At just 27 and with no previous experience, Sarah was thrust into the role of full-time step-parent when Ben moved in a few months later. A year on, Charlotte moved in, too. Mark and Sarah made a small flat for her in their Broomhall home. Then the task of helping two teenagers cope got even harder; the children’s mother, who had been seriously ill for some time, died.
“They were devastated. In many ways I knew how they felt.
“My dad died of Alzheimer’s when I was 20. In reality I’d lost him a lot earlier; he was diagnosed when I was 14 and from very early on he didn’t know me.”
The dilemma for Sarah was how to care for them without appearing to be taking over their mother’s position. She tried to be like the step-parent who had changed her life when she was 21; her mother’s second husband, John, “one of the loveliest men I’ve ever met,” says Sarah, who owns Jameson’s Cafe and Tea Rooms in the Sheffield Antiques Centre. She has been advised not to have children of her own. She was diagnosed with a cyst on her pituitary gland at 20 and now has hypertension in the brain, which causes headaches daily.
Polycystic ovary syndrome also means she would be highly unlikely to conceive. “But I’ve been blessed with Ben and Charlotte,” she says.
I think I have a better understanding of life because of them. The love I feel for them quite overwhelms me at times. It’s also brought another emotion I never thought I’d feel so strongly; worry,” she laughs. “I feel it for Ben especially, because he still lives with us. My heart is in my mouth when he goes out in his car.”

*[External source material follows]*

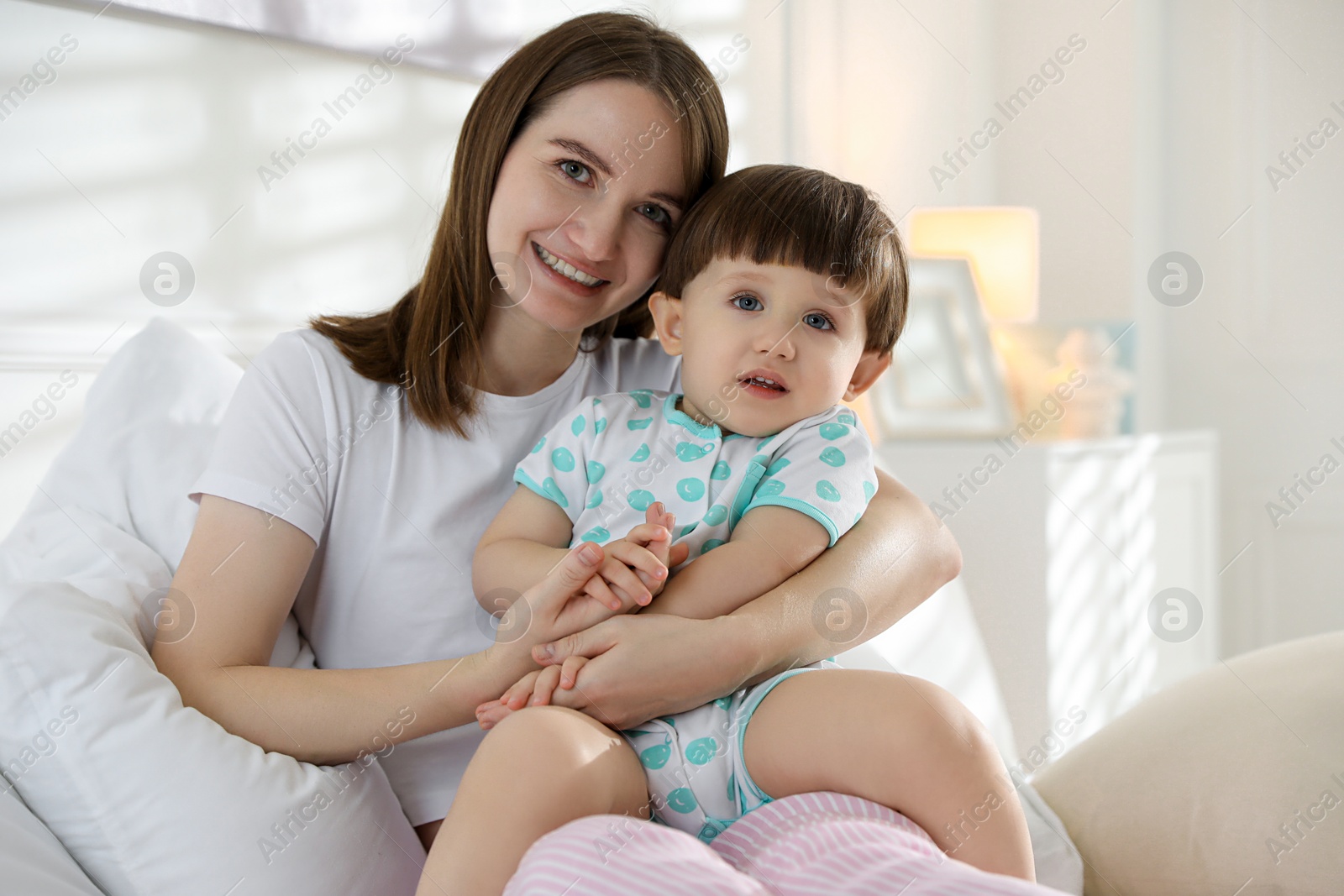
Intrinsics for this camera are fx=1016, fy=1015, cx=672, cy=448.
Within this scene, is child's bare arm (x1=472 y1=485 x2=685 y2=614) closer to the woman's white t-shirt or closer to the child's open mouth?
the woman's white t-shirt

There is another worry– she would love a closer relationship with Charlotte but admits: “I don’t know how to go about it. I want to put my arms around her but I don’t know how she would react. I know she misses her mum terribly.”
Sarah understands there will be no acknowledgement of her on Mother’s Day, not even a card. “It’s a really difficult day for Charlotte and Ben,” she explains. “Their mum will be in their thoughts and their grief is still so raw.”